We are generally interested in using Aeternity in vanilla business applications,
and building tooling to enable others to do so.
We believe very strongly in the Tokyo effect: it’s better to be a millionaire
in Tokyo than a billionaire in Beijing.
The idea is that a Beijing Billionaire has more status relative to his
neighbors, but he breathes the smoggy Beijing air, drinks the polluted Beijing
water, eats the poisoned Beijing produce, and his only child must be
indoctrinated in a CCP programming center disguised as a school. Whereas the
Tokyo Millionaire has less status relative to his neighbors, but has a much
higher quality of life. He breathes clean air, drinks safe water, eats safe
food, has as many kids as he wants, has property rights, etc.
The moral of the story is it’s more important to create wealth than to capture
wealth. My basic thesis is that crypto sucks, and the reason it sucks is that
everyone is trying to be a Beijing Billionaire, when we should be trying to be
Tokyo Millionaires.
Anyone paying attention can see that the fiat currency regime is not long for
this world. Yet crypto has not emerged as a serious competitor to fiat in
everyday commerce. We believe this is due to technical limitations of
mainstream cryptocurrencies.
I did not pay much attention to crypto until 2020, when Bitcoin boomed and it
was impossible to ignore. I looked into Bitcoin at that time, concluded it was
not worth my time, and moved on. It is trying to solve a real problem but the
social/economic dynamic that has evolved in that community makes it impossible
for that to ever occur.
About 12 months ago, before learning of Aeternity, we tried to start a
business. Accepting US currency was a non-starter, more due to the potential
for Operation Chokepoint type issues rather than inflationary issues. We
quickly realized that no mainstream crypto was good enough on a technical basis
to use as the basis for an actual business. So we gave up. The transaction
delay was simply too severe. Nobody wants to wait 45 minutes (or 28 hours) for
a cup of coffee.
As a result of these technical issues, crypto’s only commerical usage cases are
for nonsense like NFTs, or for speculating on its price relative to the US
dollar. Ironically, as a result of technical limitations in crypto, people now
mostly trade crypto using exchanges that engage in fractional reserve banking.

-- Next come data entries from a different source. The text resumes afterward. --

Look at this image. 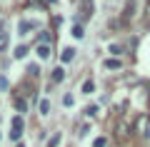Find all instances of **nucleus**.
<instances>
[{"instance_id": "1", "label": "nucleus", "mask_w": 150, "mask_h": 147, "mask_svg": "<svg viewBox=\"0 0 150 147\" xmlns=\"http://www.w3.org/2000/svg\"><path fill=\"white\" fill-rule=\"evenodd\" d=\"M20 135H23V120L20 117H13V132H10V140H20Z\"/></svg>"}, {"instance_id": "2", "label": "nucleus", "mask_w": 150, "mask_h": 147, "mask_svg": "<svg viewBox=\"0 0 150 147\" xmlns=\"http://www.w3.org/2000/svg\"><path fill=\"white\" fill-rule=\"evenodd\" d=\"M33 27H35V23H30V20H20L18 30H20V35H28V30H33Z\"/></svg>"}, {"instance_id": "3", "label": "nucleus", "mask_w": 150, "mask_h": 147, "mask_svg": "<svg viewBox=\"0 0 150 147\" xmlns=\"http://www.w3.org/2000/svg\"><path fill=\"white\" fill-rule=\"evenodd\" d=\"M73 58H75V47H65L63 55H60V60H63V63H70Z\"/></svg>"}, {"instance_id": "4", "label": "nucleus", "mask_w": 150, "mask_h": 147, "mask_svg": "<svg viewBox=\"0 0 150 147\" xmlns=\"http://www.w3.org/2000/svg\"><path fill=\"white\" fill-rule=\"evenodd\" d=\"M133 10H135V0H128V5H125V15H123V23L133 18Z\"/></svg>"}, {"instance_id": "5", "label": "nucleus", "mask_w": 150, "mask_h": 147, "mask_svg": "<svg viewBox=\"0 0 150 147\" xmlns=\"http://www.w3.org/2000/svg\"><path fill=\"white\" fill-rule=\"evenodd\" d=\"M128 130H130L128 122H120L118 125V140H125V137H128Z\"/></svg>"}, {"instance_id": "6", "label": "nucleus", "mask_w": 150, "mask_h": 147, "mask_svg": "<svg viewBox=\"0 0 150 147\" xmlns=\"http://www.w3.org/2000/svg\"><path fill=\"white\" fill-rule=\"evenodd\" d=\"M63 77H65V70L63 68H55L53 70V82H63Z\"/></svg>"}, {"instance_id": "7", "label": "nucleus", "mask_w": 150, "mask_h": 147, "mask_svg": "<svg viewBox=\"0 0 150 147\" xmlns=\"http://www.w3.org/2000/svg\"><path fill=\"white\" fill-rule=\"evenodd\" d=\"M105 68H108V70H120V60H115V58L110 60V58H108V60H105Z\"/></svg>"}, {"instance_id": "8", "label": "nucleus", "mask_w": 150, "mask_h": 147, "mask_svg": "<svg viewBox=\"0 0 150 147\" xmlns=\"http://www.w3.org/2000/svg\"><path fill=\"white\" fill-rule=\"evenodd\" d=\"M38 55H40L43 60H48L50 58V47L48 45H40V47H38Z\"/></svg>"}, {"instance_id": "9", "label": "nucleus", "mask_w": 150, "mask_h": 147, "mask_svg": "<svg viewBox=\"0 0 150 147\" xmlns=\"http://www.w3.org/2000/svg\"><path fill=\"white\" fill-rule=\"evenodd\" d=\"M40 112L43 115H50V100H40Z\"/></svg>"}, {"instance_id": "10", "label": "nucleus", "mask_w": 150, "mask_h": 147, "mask_svg": "<svg viewBox=\"0 0 150 147\" xmlns=\"http://www.w3.org/2000/svg\"><path fill=\"white\" fill-rule=\"evenodd\" d=\"M58 145H60V132H55V135L48 140V147H58Z\"/></svg>"}, {"instance_id": "11", "label": "nucleus", "mask_w": 150, "mask_h": 147, "mask_svg": "<svg viewBox=\"0 0 150 147\" xmlns=\"http://www.w3.org/2000/svg\"><path fill=\"white\" fill-rule=\"evenodd\" d=\"M15 107H18L20 112H25V110H28V105H25V100H23V97H15Z\"/></svg>"}, {"instance_id": "12", "label": "nucleus", "mask_w": 150, "mask_h": 147, "mask_svg": "<svg viewBox=\"0 0 150 147\" xmlns=\"http://www.w3.org/2000/svg\"><path fill=\"white\" fill-rule=\"evenodd\" d=\"M93 90H95V85H93V80H88V82L83 85V92H88V95H90Z\"/></svg>"}, {"instance_id": "13", "label": "nucleus", "mask_w": 150, "mask_h": 147, "mask_svg": "<svg viewBox=\"0 0 150 147\" xmlns=\"http://www.w3.org/2000/svg\"><path fill=\"white\" fill-rule=\"evenodd\" d=\"M25 53H28V47H25V45H20V47L15 50V58H25Z\"/></svg>"}, {"instance_id": "14", "label": "nucleus", "mask_w": 150, "mask_h": 147, "mask_svg": "<svg viewBox=\"0 0 150 147\" xmlns=\"http://www.w3.org/2000/svg\"><path fill=\"white\" fill-rule=\"evenodd\" d=\"M73 35H75V37H83L85 32H83V27H80V25H75V27H73Z\"/></svg>"}, {"instance_id": "15", "label": "nucleus", "mask_w": 150, "mask_h": 147, "mask_svg": "<svg viewBox=\"0 0 150 147\" xmlns=\"http://www.w3.org/2000/svg\"><path fill=\"white\" fill-rule=\"evenodd\" d=\"M40 40H43V45H48V42H50V32H43V35H40Z\"/></svg>"}, {"instance_id": "16", "label": "nucleus", "mask_w": 150, "mask_h": 147, "mask_svg": "<svg viewBox=\"0 0 150 147\" xmlns=\"http://www.w3.org/2000/svg\"><path fill=\"white\" fill-rule=\"evenodd\" d=\"M28 72H30V75H38V72H40V70H38V65H35V63H33V65H30V68H28Z\"/></svg>"}, {"instance_id": "17", "label": "nucleus", "mask_w": 150, "mask_h": 147, "mask_svg": "<svg viewBox=\"0 0 150 147\" xmlns=\"http://www.w3.org/2000/svg\"><path fill=\"white\" fill-rule=\"evenodd\" d=\"M105 142H108L105 137H98V140H95V147H105Z\"/></svg>"}, {"instance_id": "18", "label": "nucleus", "mask_w": 150, "mask_h": 147, "mask_svg": "<svg viewBox=\"0 0 150 147\" xmlns=\"http://www.w3.org/2000/svg\"><path fill=\"white\" fill-rule=\"evenodd\" d=\"M63 105H68V107L73 105V97H70V95H65V97H63Z\"/></svg>"}, {"instance_id": "19", "label": "nucleus", "mask_w": 150, "mask_h": 147, "mask_svg": "<svg viewBox=\"0 0 150 147\" xmlns=\"http://www.w3.org/2000/svg\"><path fill=\"white\" fill-rule=\"evenodd\" d=\"M3 40H5V35H3V32H0V42H3Z\"/></svg>"}, {"instance_id": "20", "label": "nucleus", "mask_w": 150, "mask_h": 147, "mask_svg": "<svg viewBox=\"0 0 150 147\" xmlns=\"http://www.w3.org/2000/svg\"><path fill=\"white\" fill-rule=\"evenodd\" d=\"M18 147H23V145H18Z\"/></svg>"}]
</instances>
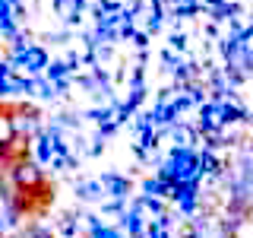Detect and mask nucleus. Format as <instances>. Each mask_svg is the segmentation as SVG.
<instances>
[{
	"label": "nucleus",
	"mask_w": 253,
	"mask_h": 238,
	"mask_svg": "<svg viewBox=\"0 0 253 238\" xmlns=\"http://www.w3.org/2000/svg\"><path fill=\"white\" fill-rule=\"evenodd\" d=\"M29 159V133H13L0 140V165L3 169H19Z\"/></svg>",
	"instance_id": "1"
},
{
	"label": "nucleus",
	"mask_w": 253,
	"mask_h": 238,
	"mask_svg": "<svg viewBox=\"0 0 253 238\" xmlns=\"http://www.w3.org/2000/svg\"><path fill=\"white\" fill-rule=\"evenodd\" d=\"M22 115H38V108L26 105V102H0V121H16Z\"/></svg>",
	"instance_id": "2"
}]
</instances>
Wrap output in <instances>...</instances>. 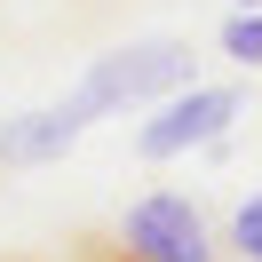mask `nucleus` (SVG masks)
Returning <instances> with one entry per match:
<instances>
[{
    "instance_id": "obj_1",
    "label": "nucleus",
    "mask_w": 262,
    "mask_h": 262,
    "mask_svg": "<svg viewBox=\"0 0 262 262\" xmlns=\"http://www.w3.org/2000/svg\"><path fill=\"white\" fill-rule=\"evenodd\" d=\"M175 88H191V48H183V40H143V48L96 56V72L80 80V103L103 119V112H127V103L175 96Z\"/></svg>"
},
{
    "instance_id": "obj_2",
    "label": "nucleus",
    "mask_w": 262,
    "mask_h": 262,
    "mask_svg": "<svg viewBox=\"0 0 262 262\" xmlns=\"http://www.w3.org/2000/svg\"><path fill=\"white\" fill-rule=\"evenodd\" d=\"M119 246H127L135 262H214L207 214H199L183 191H151V199H135L127 223H119Z\"/></svg>"
},
{
    "instance_id": "obj_3",
    "label": "nucleus",
    "mask_w": 262,
    "mask_h": 262,
    "mask_svg": "<svg viewBox=\"0 0 262 262\" xmlns=\"http://www.w3.org/2000/svg\"><path fill=\"white\" fill-rule=\"evenodd\" d=\"M230 119H238V96H230V88H175V96L159 103V119H143L135 151H143V159H183V151L214 143Z\"/></svg>"
},
{
    "instance_id": "obj_4",
    "label": "nucleus",
    "mask_w": 262,
    "mask_h": 262,
    "mask_svg": "<svg viewBox=\"0 0 262 262\" xmlns=\"http://www.w3.org/2000/svg\"><path fill=\"white\" fill-rule=\"evenodd\" d=\"M88 103L80 96H64V103H48V112H24L16 127H0V159L8 167H40V159H64L72 143L88 135Z\"/></svg>"
},
{
    "instance_id": "obj_5",
    "label": "nucleus",
    "mask_w": 262,
    "mask_h": 262,
    "mask_svg": "<svg viewBox=\"0 0 262 262\" xmlns=\"http://www.w3.org/2000/svg\"><path fill=\"white\" fill-rule=\"evenodd\" d=\"M223 56L230 64H262V8H238L223 24Z\"/></svg>"
},
{
    "instance_id": "obj_6",
    "label": "nucleus",
    "mask_w": 262,
    "mask_h": 262,
    "mask_svg": "<svg viewBox=\"0 0 262 262\" xmlns=\"http://www.w3.org/2000/svg\"><path fill=\"white\" fill-rule=\"evenodd\" d=\"M230 246H238L246 262H262V199H246V207L230 214Z\"/></svg>"
},
{
    "instance_id": "obj_7",
    "label": "nucleus",
    "mask_w": 262,
    "mask_h": 262,
    "mask_svg": "<svg viewBox=\"0 0 262 262\" xmlns=\"http://www.w3.org/2000/svg\"><path fill=\"white\" fill-rule=\"evenodd\" d=\"M238 8H262V0H238Z\"/></svg>"
}]
</instances>
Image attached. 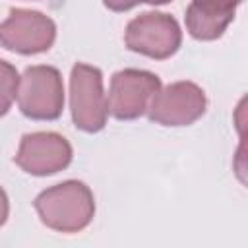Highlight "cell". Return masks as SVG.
Returning a JSON list of instances; mask_svg holds the SVG:
<instances>
[{
	"label": "cell",
	"instance_id": "cell-5",
	"mask_svg": "<svg viewBox=\"0 0 248 248\" xmlns=\"http://www.w3.org/2000/svg\"><path fill=\"white\" fill-rule=\"evenodd\" d=\"M161 89V79L157 74L140 70V68H124L112 74L107 108L116 120H136L143 116Z\"/></svg>",
	"mask_w": 248,
	"mask_h": 248
},
{
	"label": "cell",
	"instance_id": "cell-4",
	"mask_svg": "<svg viewBox=\"0 0 248 248\" xmlns=\"http://www.w3.org/2000/svg\"><path fill=\"white\" fill-rule=\"evenodd\" d=\"M128 50L153 60L170 58L182 45V29L178 21L163 12H143L128 21L124 31Z\"/></svg>",
	"mask_w": 248,
	"mask_h": 248
},
{
	"label": "cell",
	"instance_id": "cell-10",
	"mask_svg": "<svg viewBox=\"0 0 248 248\" xmlns=\"http://www.w3.org/2000/svg\"><path fill=\"white\" fill-rule=\"evenodd\" d=\"M19 85V74L14 64L0 58V116L8 114L12 103L16 101Z\"/></svg>",
	"mask_w": 248,
	"mask_h": 248
},
{
	"label": "cell",
	"instance_id": "cell-11",
	"mask_svg": "<svg viewBox=\"0 0 248 248\" xmlns=\"http://www.w3.org/2000/svg\"><path fill=\"white\" fill-rule=\"evenodd\" d=\"M172 0H103V4L112 12H128L138 4H151V6H163Z\"/></svg>",
	"mask_w": 248,
	"mask_h": 248
},
{
	"label": "cell",
	"instance_id": "cell-1",
	"mask_svg": "<svg viewBox=\"0 0 248 248\" xmlns=\"http://www.w3.org/2000/svg\"><path fill=\"white\" fill-rule=\"evenodd\" d=\"M35 209L43 225L56 232H79L95 217V198L81 180H64L43 190L35 198Z\"/></svg>",
	"mask_w": 248,
	"mask_h": 248
},
{
	"label": "cell",
	"instance_id": "cell-3",
	"mask_svg": "<svg viewBox=\"0 0 248 248\" xmlns=\"http://www.w3.org/2000/svg\"><path fill=\"white\" fill-rule=\"evenodd\" d=\"M70 112L74 126L85 134L101 132L107 126V95L103 74L91 64L78 62L70 72Z\"/></svg>",
	"mask_w": 248,
	"mask_h": 248
},
{
	"label": "cell",
	"instance_id": "cell-12",
	"mask_svg": "<svg viewBox=\"0 0 248 248\" xmlns=\"http://www.w3.org/2000/svg\"><path fill=\"white\" fill-rule=\"evenodd\" d=\"M8 215H10V200H8V194L4 192V188L0 186V227L8 221Z\"/></svg>",
	"mask_w": 248,
	"mask_h": 248
},
{
	"label": "cell",
	"instance_id": "cell-7",
	"mask_svg": "<svg viewBox=\"0 0 248 248\" xmlns=\"http://www.w3.org/2000/svg\"><path fill=\"white\" fill-rule=\"evenodd\" d=\"M207 99L194 81H174L157 91L147 116L161 126H190L205 114Z\"/></svg>",
	"mask_w": 248,
	"mask_h": 248
},
{
	"label": "cell",
	"instance_id": "cell-2",
	"mask_svg": "<svg viewBox=\"0 0 248 248\" xmlns=\"http://www.w3.org/2000/svg\"><path fill=\"white\" fill-rule=\"evenodd\" d=\"M17 107L31 120H56L64 110L62 74L54 66L37 64L25 68L17 85Z\"/></svg>",
	"mask_w": 248,
	"mask_h": 248
},
{
	"label": "cell",
	"instance_id": "cell-8",
	"mask_svg": "<svg viewBox=\"0 0 248 248\" xmlns=\"http://www.w3.org/2000/svg\"><path fill=\"white\" fill-rule=\"evenodd\" d=\"M74 157L70 141L56 132H31L19 141L16 165L31 176H50L70 167Z\"/></svg>",
	"mask_w": 248,
	"mask_h": 248
},
{
	"label": "cell",
	"instance_id": "cell-9",
	"mask_svg": "<svg viewBox=\"0 0 248 248\" xmlns=\"http://www.w3.org/2000/svg\"><path fill=\"white\" fill-rule=\"evenodd\" d=\"M242 0H192L186 8V31L196 41H215L232 23Z\"/></svg>",
	"mask_w": 248,
	"mask_h": 248
},
{
	"label": "cell",
	"instance_id": "cell-6",
	"mask_svg": "<svg viewBox=\"0 0 248 248\" xmlns=\"http://www.w3.org/2000/svg\"><path fill=\"white\" fill-rule=\"evenodd\" d=\"M56 41V23L37 10L12 8L0 23V46L17 54L46 52Z\"/></svg>",
	"mask_w": 248,
	"mask_h": 248
}]
</instances>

So we invented crypto to solve the problems of corrupt banking, and then
invented corrupt banking to solve the problems of crypto. This does not seem
like the future we had in mind.
The backbone of the economy is everyday small business transactions. Things
like buying groceries, gas, and coffee. Look at your last bank statement. What
percentage of your transaction volume is on transactions over $1000? Crypto is
mostly useless in the space of transactions less than $1000 due to said
technical limitations.
Aeternity is in the unique position of being good enough on a technical level
to handle “grocery store” transactions. The barrier is poor tooling.
Craig and I would like to improve this tooling in order to make Aeternity
useful for ordinary commercial usage cases.